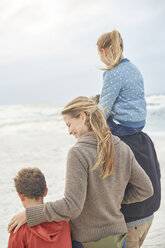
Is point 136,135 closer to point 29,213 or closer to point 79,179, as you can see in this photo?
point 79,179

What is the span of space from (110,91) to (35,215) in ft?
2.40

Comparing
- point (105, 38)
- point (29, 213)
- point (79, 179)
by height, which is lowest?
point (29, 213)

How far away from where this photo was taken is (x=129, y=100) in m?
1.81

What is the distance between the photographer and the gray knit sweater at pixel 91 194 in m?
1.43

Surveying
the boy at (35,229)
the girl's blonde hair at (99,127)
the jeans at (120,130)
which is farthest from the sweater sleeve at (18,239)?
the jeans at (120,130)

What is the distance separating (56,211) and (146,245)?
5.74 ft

========================

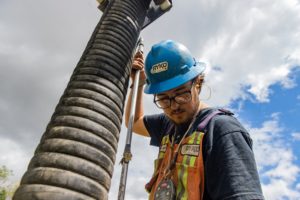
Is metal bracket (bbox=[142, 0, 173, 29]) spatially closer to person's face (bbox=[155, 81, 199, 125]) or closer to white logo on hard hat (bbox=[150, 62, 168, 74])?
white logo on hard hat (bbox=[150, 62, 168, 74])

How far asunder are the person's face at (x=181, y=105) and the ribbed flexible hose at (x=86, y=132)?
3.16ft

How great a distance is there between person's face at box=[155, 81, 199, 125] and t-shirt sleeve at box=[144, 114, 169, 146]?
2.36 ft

========================

▸ **What is being asked**: Count the lines in the records above that contain the word "from", matching case exactly, and reply with only that number.

▸ **The solution**: 3